David Stairs
Research is a well-established human activity. We see examples in science and social science, of course, and have the Nobels and MacArthurs to award it. Research advances medicine and communication, history and jurisprudence. It is even a project for literature in all its various manifestations.
Design research was a little late to the party, but has picked up steam over the last forty years. Perhaps the grand daddy of design research journals is Design Issues. Founded in 1984 by Victor Margolin, Dennis Doordan, and Richard Buchannan, it has been published as an MIT Press journal for many years. It’s UK equivalent, the Design Journal, published by Routledge/Taylor & Francis, came along in 1998.
The perils and challenges of publishing design research can be many. Design Philosophy Papers (2003-2017), an online journal founded by Tony Fry, Clive Dillnot, and Anne-Marie Ellis, ceased publication when the editors perceived a decline in the quality of research which they attributed to the academic paper chase of post-docs and junior faculty submitting uninspired research for the sake of promotion. Needless to say, this is an issue with all types of academic writing, not just design research.
Another problem is audience. The nature of academic publishing makes for a small, select audience, not the sort of reception trade publishers are willing to invest in. The subject of this post, Dialectic, was founded in 2016 by editors Michael Gibson and Keith Owens in the name of the AIGA’s Design Educators Community (DEC), and has struggled through the pandemic to its fifth emanation.

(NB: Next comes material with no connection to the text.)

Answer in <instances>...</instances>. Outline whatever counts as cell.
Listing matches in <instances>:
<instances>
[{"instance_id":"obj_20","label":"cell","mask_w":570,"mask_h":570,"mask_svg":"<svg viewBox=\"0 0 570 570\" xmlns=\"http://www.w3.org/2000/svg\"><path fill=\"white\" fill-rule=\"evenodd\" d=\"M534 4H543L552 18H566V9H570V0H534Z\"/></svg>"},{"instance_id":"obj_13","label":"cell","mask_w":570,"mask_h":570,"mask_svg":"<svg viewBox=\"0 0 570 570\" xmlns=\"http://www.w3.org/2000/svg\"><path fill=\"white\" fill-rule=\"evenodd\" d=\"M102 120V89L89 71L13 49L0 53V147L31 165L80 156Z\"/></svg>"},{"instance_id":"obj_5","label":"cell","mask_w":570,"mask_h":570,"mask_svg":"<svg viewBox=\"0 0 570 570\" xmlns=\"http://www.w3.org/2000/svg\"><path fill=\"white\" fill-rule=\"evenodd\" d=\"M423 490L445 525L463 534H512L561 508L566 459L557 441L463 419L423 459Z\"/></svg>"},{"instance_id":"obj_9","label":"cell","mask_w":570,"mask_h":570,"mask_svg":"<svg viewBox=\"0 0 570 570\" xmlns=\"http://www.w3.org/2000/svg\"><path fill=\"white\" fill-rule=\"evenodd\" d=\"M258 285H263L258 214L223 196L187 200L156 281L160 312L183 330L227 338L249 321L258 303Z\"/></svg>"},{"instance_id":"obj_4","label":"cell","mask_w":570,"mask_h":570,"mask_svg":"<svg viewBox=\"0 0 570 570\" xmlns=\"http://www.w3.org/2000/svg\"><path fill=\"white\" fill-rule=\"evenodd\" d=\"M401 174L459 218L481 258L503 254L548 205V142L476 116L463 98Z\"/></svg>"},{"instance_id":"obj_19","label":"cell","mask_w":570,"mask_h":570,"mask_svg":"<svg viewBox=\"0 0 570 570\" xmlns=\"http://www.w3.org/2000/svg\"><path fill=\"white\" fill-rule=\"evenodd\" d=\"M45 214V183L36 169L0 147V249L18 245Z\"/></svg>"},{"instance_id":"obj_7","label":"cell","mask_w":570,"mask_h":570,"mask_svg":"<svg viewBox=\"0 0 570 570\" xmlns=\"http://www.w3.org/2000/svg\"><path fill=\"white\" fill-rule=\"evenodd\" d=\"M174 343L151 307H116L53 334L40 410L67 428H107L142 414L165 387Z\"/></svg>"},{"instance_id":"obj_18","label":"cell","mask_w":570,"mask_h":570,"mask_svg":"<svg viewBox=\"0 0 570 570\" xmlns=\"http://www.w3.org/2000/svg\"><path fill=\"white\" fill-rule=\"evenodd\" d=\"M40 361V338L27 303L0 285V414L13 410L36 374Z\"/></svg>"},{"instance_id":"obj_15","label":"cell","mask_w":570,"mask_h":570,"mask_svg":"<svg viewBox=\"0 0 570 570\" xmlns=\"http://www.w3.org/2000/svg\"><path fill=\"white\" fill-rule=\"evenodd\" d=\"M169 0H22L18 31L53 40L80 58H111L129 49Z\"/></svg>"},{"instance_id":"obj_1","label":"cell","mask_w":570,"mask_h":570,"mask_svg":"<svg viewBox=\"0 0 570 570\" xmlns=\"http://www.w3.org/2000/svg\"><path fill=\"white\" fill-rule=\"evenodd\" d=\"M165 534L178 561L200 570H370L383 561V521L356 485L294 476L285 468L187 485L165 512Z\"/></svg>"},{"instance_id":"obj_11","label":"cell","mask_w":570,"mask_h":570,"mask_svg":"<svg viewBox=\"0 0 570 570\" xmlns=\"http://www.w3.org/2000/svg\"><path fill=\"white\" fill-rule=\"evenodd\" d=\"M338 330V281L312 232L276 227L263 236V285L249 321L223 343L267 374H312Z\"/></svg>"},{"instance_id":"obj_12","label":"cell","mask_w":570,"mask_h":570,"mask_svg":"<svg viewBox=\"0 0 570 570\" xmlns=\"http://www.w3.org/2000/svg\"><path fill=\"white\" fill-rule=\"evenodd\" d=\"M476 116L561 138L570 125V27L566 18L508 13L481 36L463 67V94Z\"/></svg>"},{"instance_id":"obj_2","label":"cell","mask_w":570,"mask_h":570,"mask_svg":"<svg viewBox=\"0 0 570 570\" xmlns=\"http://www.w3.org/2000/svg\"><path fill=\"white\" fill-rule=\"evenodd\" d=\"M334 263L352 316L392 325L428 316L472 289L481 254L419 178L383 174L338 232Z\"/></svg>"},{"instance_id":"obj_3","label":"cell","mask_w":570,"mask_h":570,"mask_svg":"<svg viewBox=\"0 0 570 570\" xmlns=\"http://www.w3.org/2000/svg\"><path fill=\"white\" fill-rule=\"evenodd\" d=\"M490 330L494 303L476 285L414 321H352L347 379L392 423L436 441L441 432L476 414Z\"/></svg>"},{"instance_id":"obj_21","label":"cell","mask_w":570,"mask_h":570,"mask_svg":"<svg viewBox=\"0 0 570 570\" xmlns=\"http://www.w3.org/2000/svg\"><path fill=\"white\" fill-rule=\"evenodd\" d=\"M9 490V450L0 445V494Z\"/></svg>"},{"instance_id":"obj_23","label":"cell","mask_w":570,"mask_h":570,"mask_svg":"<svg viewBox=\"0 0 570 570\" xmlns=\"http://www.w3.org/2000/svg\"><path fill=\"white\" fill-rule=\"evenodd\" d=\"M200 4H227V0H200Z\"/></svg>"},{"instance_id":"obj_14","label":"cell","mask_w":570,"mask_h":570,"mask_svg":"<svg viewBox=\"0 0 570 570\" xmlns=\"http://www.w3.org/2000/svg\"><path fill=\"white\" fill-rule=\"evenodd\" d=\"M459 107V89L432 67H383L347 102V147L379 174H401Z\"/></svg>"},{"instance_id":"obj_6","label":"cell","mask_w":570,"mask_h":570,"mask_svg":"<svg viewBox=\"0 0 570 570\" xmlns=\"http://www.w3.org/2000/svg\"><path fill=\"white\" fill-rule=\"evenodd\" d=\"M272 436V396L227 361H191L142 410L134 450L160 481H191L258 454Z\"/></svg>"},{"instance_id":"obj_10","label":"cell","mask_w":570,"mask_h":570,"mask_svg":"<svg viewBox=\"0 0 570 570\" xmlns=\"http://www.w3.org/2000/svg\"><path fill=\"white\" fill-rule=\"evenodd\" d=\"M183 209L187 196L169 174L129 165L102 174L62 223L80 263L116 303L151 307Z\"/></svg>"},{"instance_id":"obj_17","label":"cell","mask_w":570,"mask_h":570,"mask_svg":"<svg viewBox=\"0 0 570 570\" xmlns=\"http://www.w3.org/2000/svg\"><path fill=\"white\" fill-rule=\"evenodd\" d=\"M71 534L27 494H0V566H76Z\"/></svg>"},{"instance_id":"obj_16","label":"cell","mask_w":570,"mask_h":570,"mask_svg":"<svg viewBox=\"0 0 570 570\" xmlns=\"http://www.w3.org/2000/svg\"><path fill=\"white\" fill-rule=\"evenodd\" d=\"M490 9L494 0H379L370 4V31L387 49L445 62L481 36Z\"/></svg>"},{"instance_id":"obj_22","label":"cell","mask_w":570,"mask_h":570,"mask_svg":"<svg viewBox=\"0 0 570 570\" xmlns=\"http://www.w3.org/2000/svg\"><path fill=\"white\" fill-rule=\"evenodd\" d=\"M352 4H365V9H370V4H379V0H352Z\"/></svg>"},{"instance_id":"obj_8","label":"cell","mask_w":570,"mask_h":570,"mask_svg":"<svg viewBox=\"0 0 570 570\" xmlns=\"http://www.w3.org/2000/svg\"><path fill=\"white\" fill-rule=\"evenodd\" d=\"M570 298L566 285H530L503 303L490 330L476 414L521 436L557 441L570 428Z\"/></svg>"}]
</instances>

The form has shifted away from print to an online version published by the University of Michigan under the auspices of the AIGA.
Volume 5, which it must be admitted I am a part of, was released December 13th, 2023, and carries articles about inclusivity, social justice, cyberfeminism, decolonization, and conviviality, and is available here: Dialectic Volume 5. Free access to journal publishing is valuable, both to readers and to researchers in search of corroborative citations.
The future of design research venues is always up in the air. Whether Dialectic will survive remains to be seen. As turgid as some of the writing can be, the importance of such research cannot be denied. One can only hope that the exigencies of commerce don’t rule it out entirely.
David Stairs is the founding editor of the Design-Altruism-Project.